** TASK SET **
[A] In the passage on mesh decimation below, rewrite the paragraph beginning "A Mesh Decimation algorithm is" more briefly, keeping its main facts.
[B] Write out the stretch from "A Mesh Decimation" through "number of triangles." of the mesh decimation passage below, word for word.
[C] Pick up the passage on mesh decimation below after its final sentence and carry it forward.

** PASSAGE SHOWN **
##########

When we talk about 3D optimization, reducing the number of triangles in a triangle mesh is often the first thing that comes to our mind. Whether it is a game developer that wants to optimize his game or a 3D artist that wants lighter models, the most common process is today called Mesh Decimation.

What is Mesh Decimation?

Since we are talking about 3D here, we’ll be talking about decimation algorithms in the context of 3D meshes. Also, I’ll be talking about triangles and not n-gons, since triangles are what is being used by all mesh decimation algorithms today.

A Mesh Decimation algorithm is a piece of program that automatically reduces the number of triangles of a mesh, given some parameters. Usually, the main parameter is the number of triangles in the resulting mesh (a number or a percentage of the initial number of triangles).

Such algorithms can be implemented in various ways. First, we need a way to actually reduce the number of triangles.

##########

** MATERIAL **
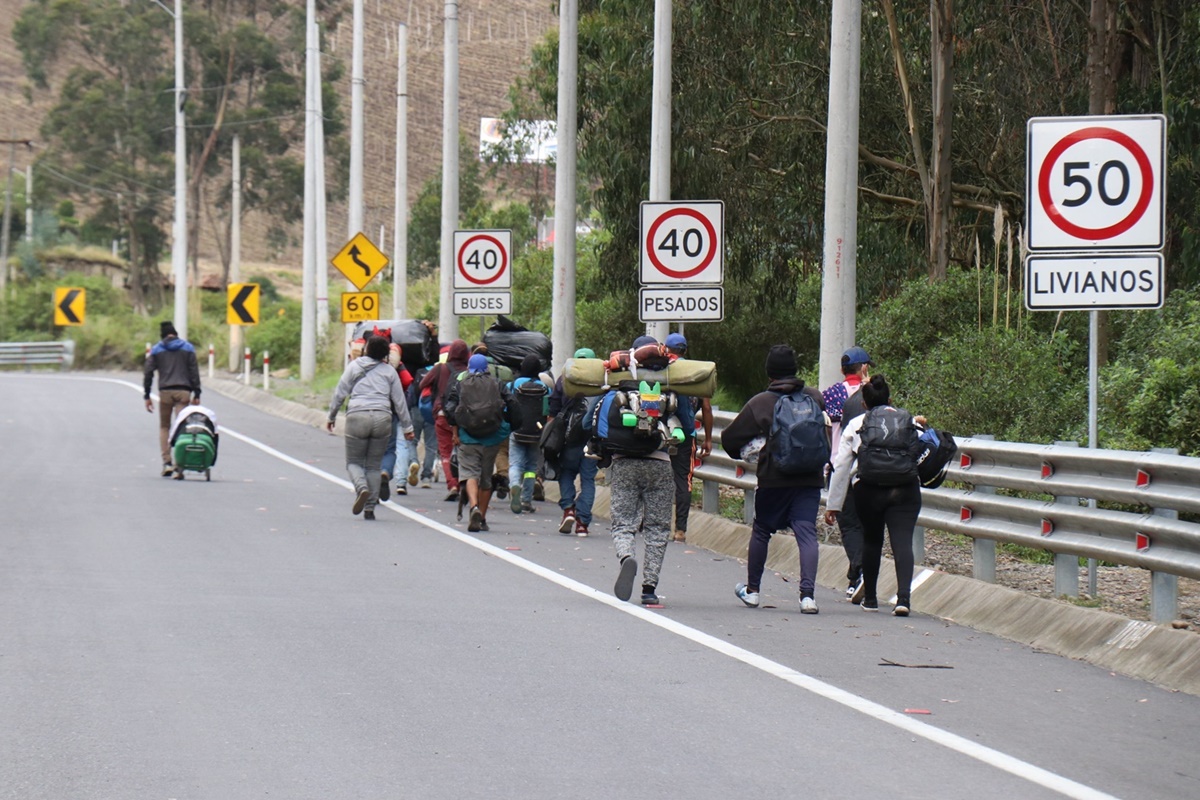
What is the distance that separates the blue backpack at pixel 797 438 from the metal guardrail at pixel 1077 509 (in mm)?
1053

##########

** RESPONSES PER TASK **
[A] A mesh decimation algorithm is a program that automatically lowers a mesh's triangle count based on given parameters. The main parameter is usually the target triangle count, given as a number or as a percentage of the original count.

[B]
A Mesh Decimation algorithm is a piece of program that automatically reduces the number of triangles of a mesh, given some parameters. Usually, the main parameter is the number of triangles in the resulting mesh (a number or a percentage of the initial number of triangles).

Such algorithms can be implemented in various ways. First, we need a way to actually reduce the number of triangles.

[C]
Removing triangles

There are multiple solutions :

  • By removing vertices (points that connect triangles together) one by one
  • By collapsing edges
  • By collapsing entire triangles

Removing vertices consists of progressively untesselating the mesh. It is rather easy to implement, but comes with a major downside: As a vertex is removed, we do not compensate for the change in topology. A solution would be to alter vertices adjacents to the removed vertex, but it would come at the cost of much greater complexity.

Collapsing entire triangles is a solution that I’ve never been implemented. I listed it because it could work in theory, but it would be very destructive a provide little control over polygon count since the removal of a single triangle could potentially imply many other topological changes.

Collapsing edges (also known as the “Edge Collapse method”) is the most used for today’s best mesh decimation algorithm. When collapsing an edge, we actually merge two vertices into one single vertex, allowing the placement of that new vertex at a location that could compensate for the change in topology. Also, this method goes well with a half-edge mesh data structure, which is a way of organizing meshes in memory to allow easy traversal and connectivity queries.

But now that we have a way to remove triangles, which triangles shall we remove?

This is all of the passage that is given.